(Omaha, NE) Mississippi State saw its win streak snapped Monday night in the opening game of the championship series of the College World Series.
Playing for the school’s first national championship in baseball, the Bulldogs had a tough night at the plate, falling to UCLA 3-1 in the first game of a best-of-three series.
UCLA can secure its first-ever baseball national championship by winning one of the final two games of the series. MSU can snag the title by winning back-to-back games. The series resumes at 7 p.m. Tuesday and would extend to a 7 p.m. start Wednesday with an MSU victory. Both of those games are on ESPN.
TD Ameritrade Park was packed out in Maroon with many spectators lining up hours before the first pitch to enter general admission seating. An MSU crowd of better than 10,000 jammed the stadium and gave the Bulldogs a rowdy home-field advantage in amongst an overflow crowd of 25,690.
“I thought we played a very good baseball team,” MSU head coach John Cohen said. “We had 12 strikeouts (pitching) and they only had two punch outs.
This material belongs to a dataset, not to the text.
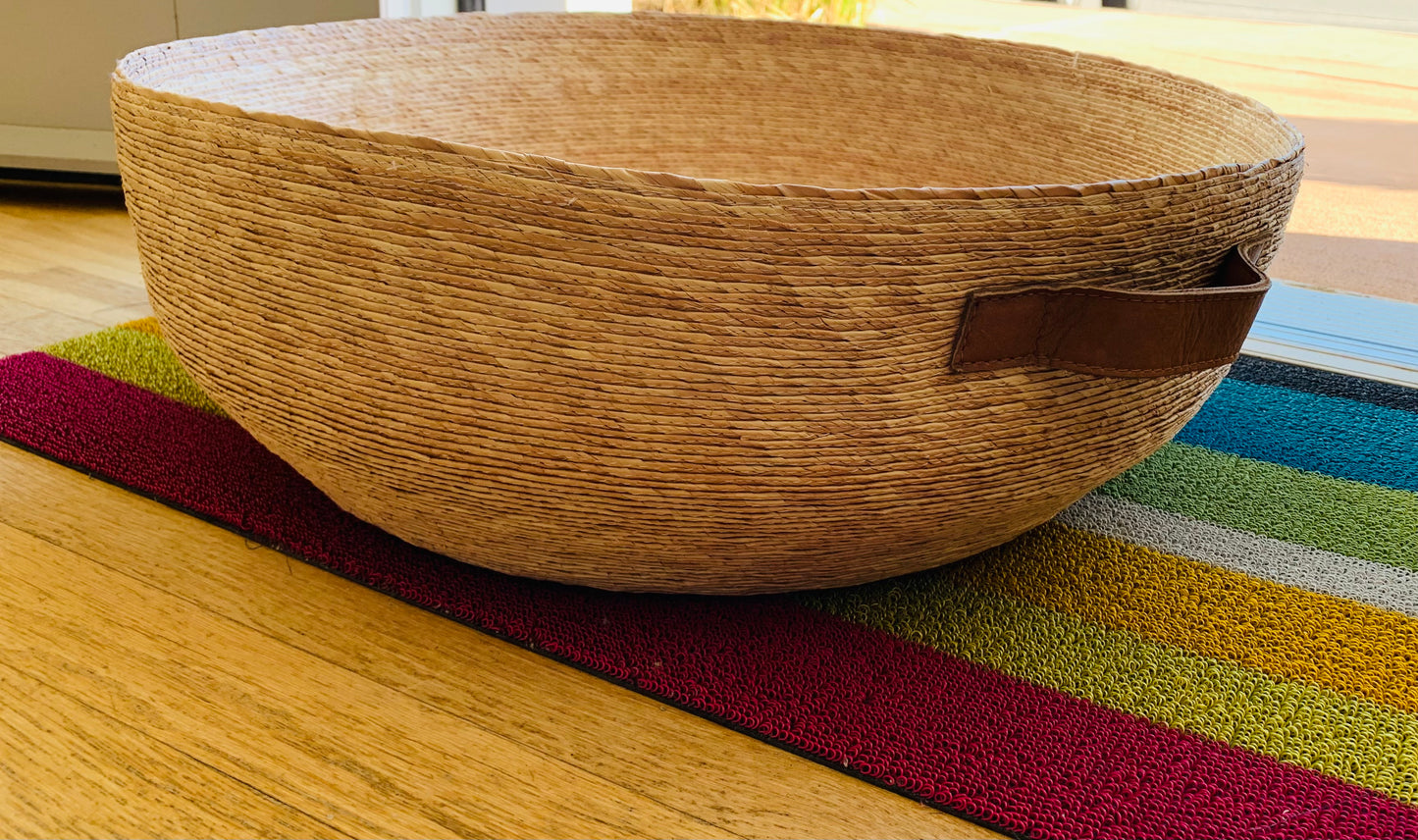 Nido Floor Basket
You are supposed to win those kinds of games. I thought some things didn’t go our way, but that is how the game works.
“The kids kept fighting. We told them before the game something bad was going to happen to us and something bad was going to happen to them. It was all a matter of how you react to it.”
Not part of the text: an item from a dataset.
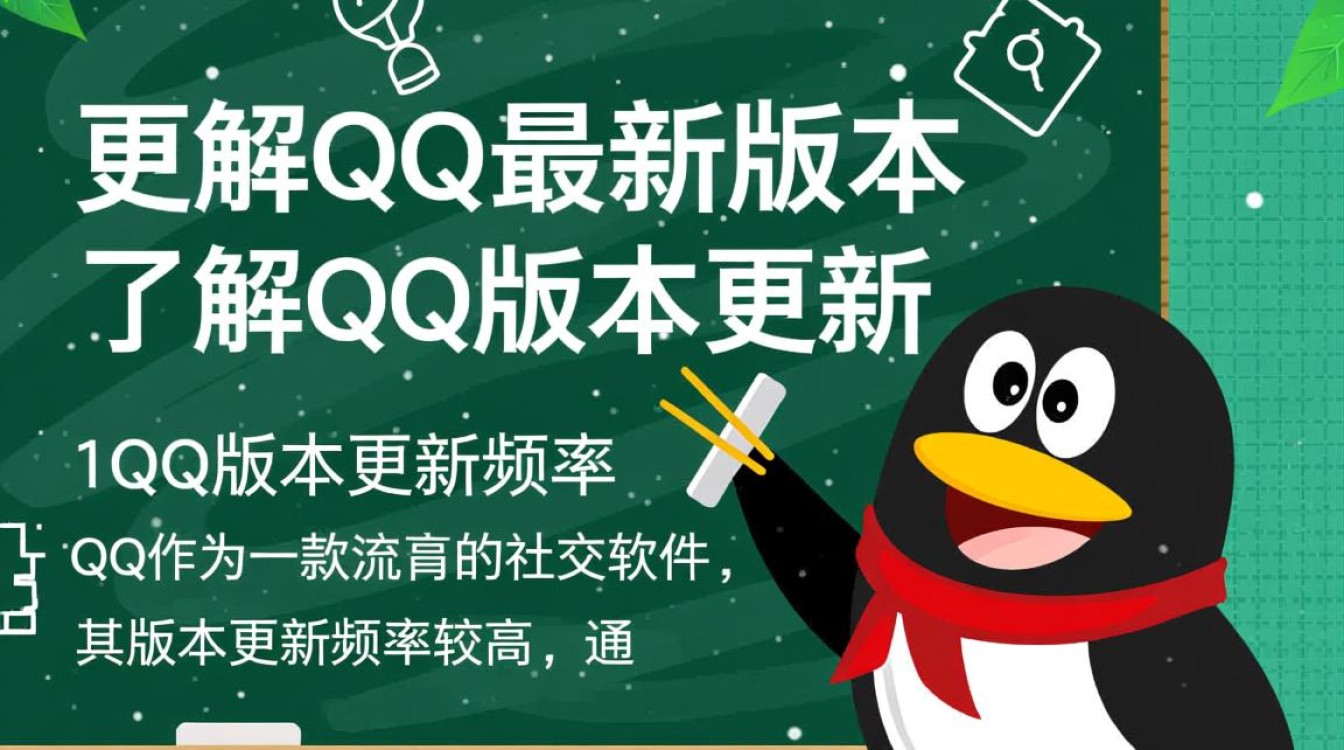 为何我的QQ总是提示更新？如何确保我使用的是最新版本的QQ？-图1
UCLA (48-17) won its ninth straight postseason game by scoring a single run in the first inning and two runs in the fourth inning. The Bruins only plated one run but it scored after a dropped third strike on a wild pitch opened the door. Both UCLA runs were unearned in the fourth inning after the Bulldogs erred a ball on a bunt attempt.
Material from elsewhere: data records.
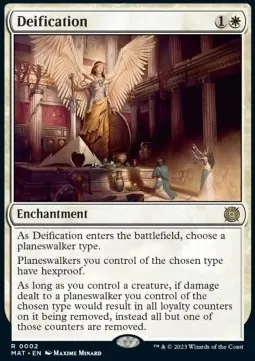 Deification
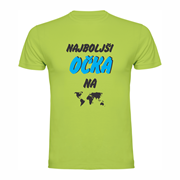 Majica Najboljši Očka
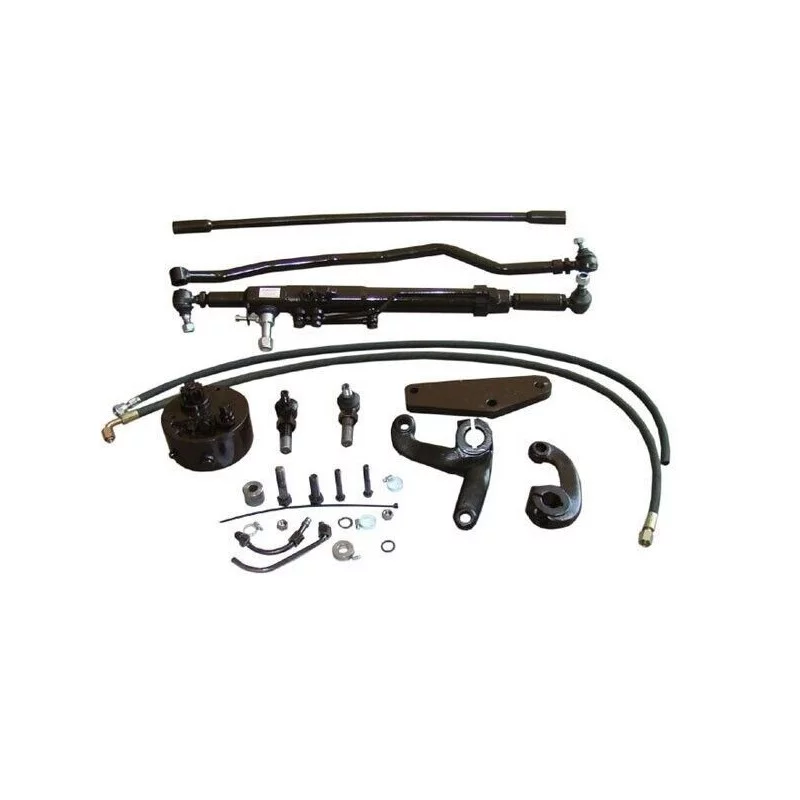 KIT DIRECTION ASSISTEE POUR TRACTEURS MASSEY FERGUSON 135 148 240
Offensively, the Bulldogs managed six hits but stranded eight base runners. The Bulldogs had a couple of near-misses including a line drive caught by the UCLA right fielder with the bases loaded.
“You have to make your luck in this game,” Cohen said. “They made the most of their opportunities. Sometimes you get the pitch you want and everything doesn’t happen for you. We had sequences and we had opportunities. We still have a great chance to come back and win the series.”
In relief, Chad Girodo dominated for the Bulldogs. Girodo pitched a season-best 7.2 innings, allowing three hits and two runs, with nine strikeouts. Trevor Fitts started and was lifted in the second inning.
The Bulldogs broke up the shutout in the fourth inning. C.T. Bradford drew a bases-loaded walked after hits by Alex Detz and Brett Pirtle. The inning ended with Porter lining out to right field with the bases loaded.
MSU would later reach its first two batters in the seventh inning but one of UCLA’s two double plays snuffed that threat.
Adam Plutko (10-3) pitched six innings to garner the win for the Bruins. Plutko allowed four hits and one run (earned), with two strikeouts. James Kaprielian and Zack Weiss followed before David Berg got the final outs for his nation’s best 24th save of the season.
Pirtle was the lone multiple hitter for the Bulldogs. Eric Filia and Pat Valaika each had two hits for the Bruins, who totaled six hits as well.